Think Bayes

Second Edition

License: Attribution-NonCommercial-ShareAlike 4.0 International (CC BY-NC-SA 4.0)



In [1]:

    
# If we're running on Colab, install empiricaldist
# https://pypi.org/project/empiricaldist/

import sys
IN_COLAB = 'google.colab' in sys.modules

if IN_COLAB:
    !pip install empiricaldist



In [2]:

    
import numpy as np
import pandas as pd
import matplotlib.pyplot as plt

from empiricaldist import Pmf
from utils import decorate

The Beta distribution

The Beta distribution is a conjugate prior for the binomial likelihood function, which means that if you start with a Beta distribution and update with a binomial likelihood, the posterior is also Beta.

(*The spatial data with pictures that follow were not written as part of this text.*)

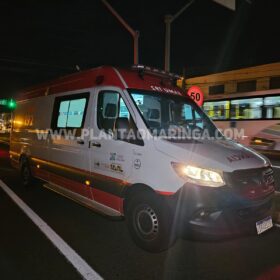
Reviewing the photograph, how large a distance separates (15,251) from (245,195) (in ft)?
9.90

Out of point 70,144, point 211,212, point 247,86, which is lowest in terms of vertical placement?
point 211,212

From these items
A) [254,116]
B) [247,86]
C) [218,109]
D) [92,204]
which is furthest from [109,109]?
[247,86]

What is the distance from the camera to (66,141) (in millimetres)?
5699

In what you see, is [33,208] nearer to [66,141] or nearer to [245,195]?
[66,141]

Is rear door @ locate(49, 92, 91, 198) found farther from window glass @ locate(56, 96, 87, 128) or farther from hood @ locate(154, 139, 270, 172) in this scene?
hood @ locate(154, 139, 270, 172)

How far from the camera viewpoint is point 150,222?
398cm

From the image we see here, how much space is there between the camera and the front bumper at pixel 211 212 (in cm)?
346

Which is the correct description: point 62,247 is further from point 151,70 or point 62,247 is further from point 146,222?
point 151,70

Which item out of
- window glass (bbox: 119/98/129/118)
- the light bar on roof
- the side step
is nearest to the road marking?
the side step

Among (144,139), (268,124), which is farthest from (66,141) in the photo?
(268,124)

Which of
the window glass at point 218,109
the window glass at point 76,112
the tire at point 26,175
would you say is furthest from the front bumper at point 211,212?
the window glass at point 218,109

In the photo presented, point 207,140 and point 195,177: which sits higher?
point 207,140

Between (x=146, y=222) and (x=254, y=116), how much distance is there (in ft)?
38.9

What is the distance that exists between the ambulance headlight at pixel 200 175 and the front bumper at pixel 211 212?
0.21 ft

Also, given the parameters of the prior and the data, we can compute the parameters of the posterior directly. The following class represents a Beta distribution and provides a constant-time Update method.



In [23]:

    
import scipy.stats

class Beta:
    """Represents a Beta distribution.

    See http://en.wikipedia.org/wiki/Beta_distribution
    """
    def __init__(self, alpha=1, beta=1):
        """Initializes a Beta distribution."""
        self.alpha = alpha
        self.beta = beta

    def update(self, data):
        """Updates a Beta distribution.

        data: pair of int (heads, tails)
        """
        heads, tails = data
        self.alpha += heads
        self.beta += tails

    def mean(self):
        """Computes the mean of this distribution."""
        return self.alpha / (self.alpha + self.beta)

    def mode(self):
        """Computes the value with maximum a posteori probability."""
        a = self.alpha - 1
        b = self.beta - 1
        return a / (a + b)

    def random(self):
        """Generates a random variate from this distribution."""
        return random.betavariate(self.alpha, self.beta)

    def sample(self, n):
        """Generates a random sample from this distribution.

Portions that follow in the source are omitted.